◆ PROBLEM DESCRIPTION
The response should contain all of the records, copied exactly, and none of the images.

◆ ENTRIES PROVIDED
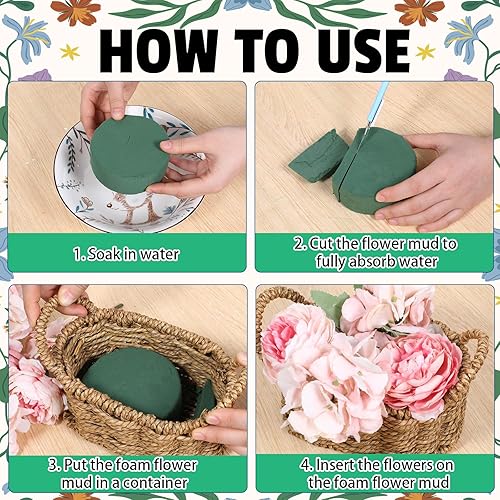 HOW TO USE

1. Soak in water

2. Cut the flower mud to fully absorb water

3. Put the foam flower mud in a container

4. Insert the flowers on the foam flower mud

◆ ANSWER SPACE
 HOW TO USE

1. Soak in water

2. Cut the flower mud to fully absorb water

3. Put the foam flower mud in a container

4. Insert the flowers on the foam flower mud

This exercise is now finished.